◆ **REQUIREMENT**:
How many lines in the entries below contain the string "instances"? Case counts. Reply with the number alone.

◆ **DATASET EXTRACT**:
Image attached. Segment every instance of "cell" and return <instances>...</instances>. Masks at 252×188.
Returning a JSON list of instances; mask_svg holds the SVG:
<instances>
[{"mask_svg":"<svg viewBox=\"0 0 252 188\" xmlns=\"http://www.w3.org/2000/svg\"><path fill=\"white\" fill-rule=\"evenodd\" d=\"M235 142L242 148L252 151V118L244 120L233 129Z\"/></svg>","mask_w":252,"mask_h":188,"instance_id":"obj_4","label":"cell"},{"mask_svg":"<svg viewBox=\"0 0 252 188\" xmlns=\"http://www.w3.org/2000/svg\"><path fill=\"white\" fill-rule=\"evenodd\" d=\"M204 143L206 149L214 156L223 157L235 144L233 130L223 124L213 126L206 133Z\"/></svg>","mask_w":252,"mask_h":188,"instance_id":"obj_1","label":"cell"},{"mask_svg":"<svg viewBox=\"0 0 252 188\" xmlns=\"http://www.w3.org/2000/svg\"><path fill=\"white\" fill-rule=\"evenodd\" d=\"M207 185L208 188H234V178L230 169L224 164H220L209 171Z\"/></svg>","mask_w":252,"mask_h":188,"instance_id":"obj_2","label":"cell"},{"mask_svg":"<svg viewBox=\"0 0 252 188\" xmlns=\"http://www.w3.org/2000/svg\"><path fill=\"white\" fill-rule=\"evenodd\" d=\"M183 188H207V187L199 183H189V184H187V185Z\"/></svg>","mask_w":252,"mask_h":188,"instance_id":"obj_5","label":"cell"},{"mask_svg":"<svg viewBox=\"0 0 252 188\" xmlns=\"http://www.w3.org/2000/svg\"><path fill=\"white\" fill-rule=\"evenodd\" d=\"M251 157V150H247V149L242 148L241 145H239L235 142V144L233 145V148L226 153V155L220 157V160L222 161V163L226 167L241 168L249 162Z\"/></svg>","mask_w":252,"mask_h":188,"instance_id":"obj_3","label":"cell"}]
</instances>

◆ **EXPECTED ANSWER**:
4